Langsam ging sie zu ihrem Spind, immer noch verwundert über sein merkwürdiges Verhalten. Rickie wartete wieder einmal auf sie und nachdem sie sich Begrüßt hatten fragte er :"Und, hast du schon mit Brian gesprochen?" Sie schüttelte den Kopf :"Versucht hab ich es ja, aber irgendwie benimmt er sich so komisch seitdem wir über den Brief gesprochen haben. Er hat gestern die Schule geschwänzt, ich meine, da kann doch was nicht stimmen." "Er hat geschwänzt?", entfuhr es Rickie, der genauso ungläubig auf die Information reagierte wie sie vorhin im Bus.
"Ich konnte es auch kaum glauben, aber er hat es mir selbst erzählt."
"Das hätte ich ihm nie zugetraut, wirklich nicht." "Und als ich gerade eben mit ihm sprechen wollte hat er sich schnell aus dem Staub gemacht."
"Und nun?"
"Ach, ich weiß auch nicht."
"Empfindest du etwas für ihn?"
"Ich weiß es nicht. Bis vorgestern Abend war er für mich nur mein nerviger Nachbar, mit dem ich früher immer gespielt hatte, aber jetzt? Ich weiß nicht was ich für ihn empfinde." Laut seufzend lehnte sie sich gegen ihren Spind. "Es ist alles so verwirrend."
"Da ist er ja!", unterbrach sie Rickie plötzlich.
"Wer?"
"Brian, er ist gerade auf die Toilette gegangen."
Angela starrte nachdenklich auf die Tür der Herrentoilette, doch schon nach wenigen Sekunden drehte sie sich wieder zu Rickie um :"Rickie, kannst du mir einen gefallen tun?"
"Nein, halt mich bitte daraus!", protestierte er, er konnte sich nur allzu gut denken an was für einen Gefallen Angela dabei dachte.

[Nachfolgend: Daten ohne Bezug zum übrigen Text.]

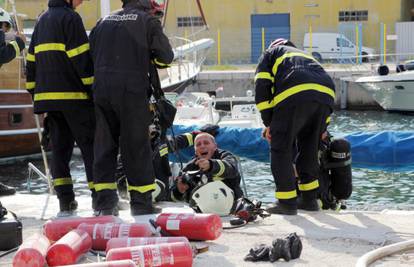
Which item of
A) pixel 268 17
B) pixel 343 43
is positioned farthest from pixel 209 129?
pixel 268 17

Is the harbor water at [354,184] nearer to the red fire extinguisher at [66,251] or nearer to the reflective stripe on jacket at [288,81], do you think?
the reflective stripe on jacket at [288,81]

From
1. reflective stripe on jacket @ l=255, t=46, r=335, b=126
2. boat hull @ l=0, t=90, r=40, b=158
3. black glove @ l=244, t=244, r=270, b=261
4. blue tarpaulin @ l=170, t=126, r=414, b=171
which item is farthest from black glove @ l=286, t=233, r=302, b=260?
boat hull @ l=0, t=90, r=40, b=158

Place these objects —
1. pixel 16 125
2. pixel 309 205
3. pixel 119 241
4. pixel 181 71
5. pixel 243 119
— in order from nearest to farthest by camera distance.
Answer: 1. pixel 119 241
2. pixel 309 205
3. pixel 16 125
4. pixel 243 119
5. pixel 181 71

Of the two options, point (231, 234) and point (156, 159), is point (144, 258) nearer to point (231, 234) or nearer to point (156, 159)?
point (231, 234)

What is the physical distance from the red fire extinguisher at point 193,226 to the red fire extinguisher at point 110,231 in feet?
0.65

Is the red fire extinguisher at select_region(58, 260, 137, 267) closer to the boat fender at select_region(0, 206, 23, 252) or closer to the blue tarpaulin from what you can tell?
the boat fender at select_region(0, 206, 23, 252)

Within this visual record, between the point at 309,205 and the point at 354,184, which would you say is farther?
the point at 354,184

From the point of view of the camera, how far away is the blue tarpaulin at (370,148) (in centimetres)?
765

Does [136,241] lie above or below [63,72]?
below

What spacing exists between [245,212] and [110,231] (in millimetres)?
1225

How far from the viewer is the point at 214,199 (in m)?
5.29

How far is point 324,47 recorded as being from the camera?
33750 millimetres

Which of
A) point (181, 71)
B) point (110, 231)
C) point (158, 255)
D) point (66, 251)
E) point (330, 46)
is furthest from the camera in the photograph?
point (330, 46)

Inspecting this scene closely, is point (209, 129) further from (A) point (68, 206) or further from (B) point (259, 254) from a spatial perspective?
(B) point (259, 254)
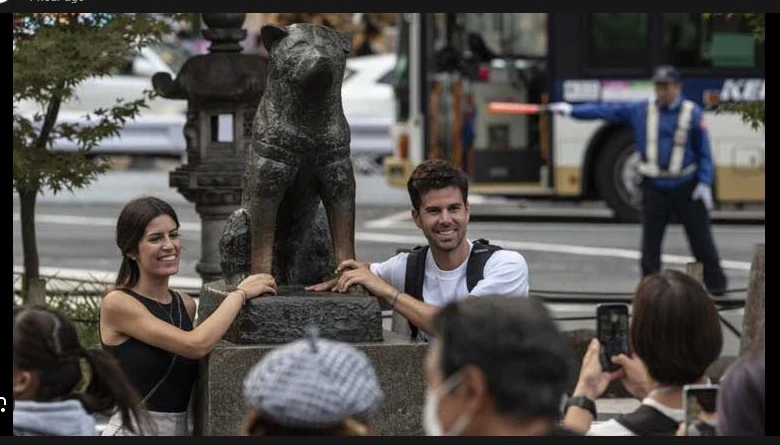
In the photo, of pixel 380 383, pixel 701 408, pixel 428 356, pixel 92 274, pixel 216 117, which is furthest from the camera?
pixel 92 274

"Bitte!", flehte sie ihn an, und ihr trauriger Blick erzielte die erhoffte Wirkung. Diesmal war es Rickie der laut seufzte und sich dann Richtung Herrentoilette in Bewegung setzte.

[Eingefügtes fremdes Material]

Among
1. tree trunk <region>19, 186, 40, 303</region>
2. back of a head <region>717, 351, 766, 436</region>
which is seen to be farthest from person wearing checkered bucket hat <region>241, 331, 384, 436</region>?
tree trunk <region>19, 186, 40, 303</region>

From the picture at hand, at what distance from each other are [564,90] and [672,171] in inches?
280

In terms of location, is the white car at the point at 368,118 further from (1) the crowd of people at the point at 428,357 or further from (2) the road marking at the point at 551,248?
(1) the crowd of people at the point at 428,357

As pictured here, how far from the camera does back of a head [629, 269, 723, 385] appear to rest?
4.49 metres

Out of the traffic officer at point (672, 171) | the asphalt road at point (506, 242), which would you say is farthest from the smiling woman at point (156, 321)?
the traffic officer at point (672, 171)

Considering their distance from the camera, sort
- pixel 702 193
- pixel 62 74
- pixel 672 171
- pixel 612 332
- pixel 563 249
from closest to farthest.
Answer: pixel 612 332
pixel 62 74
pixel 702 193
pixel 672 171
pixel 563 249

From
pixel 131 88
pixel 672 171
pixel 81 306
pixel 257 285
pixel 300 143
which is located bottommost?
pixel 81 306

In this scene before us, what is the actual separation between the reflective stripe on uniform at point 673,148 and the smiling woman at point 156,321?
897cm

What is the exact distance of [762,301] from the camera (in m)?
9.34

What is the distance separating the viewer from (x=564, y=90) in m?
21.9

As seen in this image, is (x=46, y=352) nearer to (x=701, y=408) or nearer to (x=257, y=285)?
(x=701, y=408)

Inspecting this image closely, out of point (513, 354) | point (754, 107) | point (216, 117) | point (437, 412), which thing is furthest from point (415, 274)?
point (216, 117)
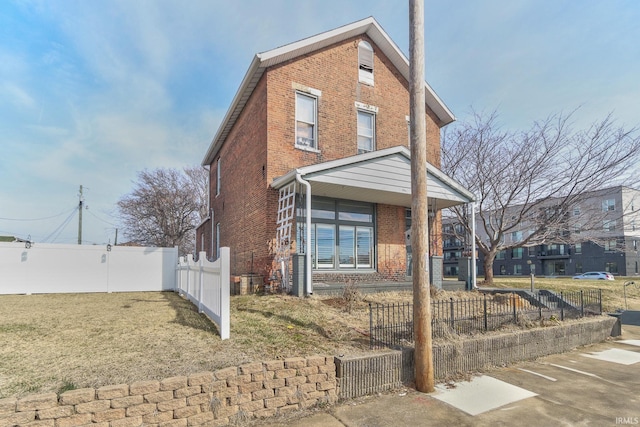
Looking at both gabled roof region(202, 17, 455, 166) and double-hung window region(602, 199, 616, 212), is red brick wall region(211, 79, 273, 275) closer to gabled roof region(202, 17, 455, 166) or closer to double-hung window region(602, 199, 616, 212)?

Nur zögernd betrat er diesen Ort, um den er sonst einen großen Bogen machte. Er war erstaunt das in fast völlig weiße Wände anstrahlten, da hatte der Hausmeister aber ganze Arbeit geleistet. War bestimmt nicht einfach diese ganzen Schmierereien von den Kacheln zu entfernen, aber ein paar Unverbesserliche hatten schon wieder begonnen den alten Zustand wiederherzustellen. Rickie konnte niemanden sehen, aber es war nur eine Kabine besetzt. Langsam ging er auf die verschlossene Tür zu, als ein lautes Klingel in zusammenfahren ließ. "Hatte heute sowieso keine Lust auf Chemie", schoss es ihm durch den Kopf. Er blieb stehen und wartete einen Augenblick darauf das Brian die Tür aufriss um es noch rechtzeitig ins Klassenzimmer zu schaffen, aber nichts geschah. "Und was nun?" Er überlegte ob er die Sache abbrechen und doch noch ins Chemielabor gehen sollte, oder ob er lieber hier wartete bis Brian herauskam. Das Rauschen der Spülung nahm ihm die Entscheidung ab. Die Tür öffnete sich und ein vorsichhinträumender Brian kam auf ihn zu, ohne ihn zu bemerken, und Rickie war gezwungen ihn anzusprechen um einen Zusammenstoß zu verhindern.
"Hi Brian."
Erschrocken sah dieser ihn an und er brauchte ein paar Sekunden um sich zu fangen. "Hi Rickie", brachte er schließlich heraus, "Bis später, ich komm zu spät zum Unterricht."
"Hey, warte doch mal kurz", versuchte ihn Rickie aufzuhalten, und Brian zögerte einen Augenblick.
"Angela hat das Gefühl das du ihr aus dem Weg gehst."
Brian blieb stehen.
"Wieso sollte ich so was tun?"
Er drehte sich zu Rickie um und sah in nervös an.
"Keine Ahnung, aber sie sagt du benimmst dich so komisch seit..."
"Seit wann?"
"Seitdem ihr beide über den Brief gesprochen habt."
"Das bildet sie sich nur ein."
"Brian, du hast gestern die Schule geschwänzt! Du willst mir doch nicht erzählen das das für dich normal ist."
"Das tun doch alle hin und wieder", erwiderte Brian trotzig.
"Angela hat sich Sorgen gemacht."
"Nur weil ich einmal nicht zur Schule gekommen bin?"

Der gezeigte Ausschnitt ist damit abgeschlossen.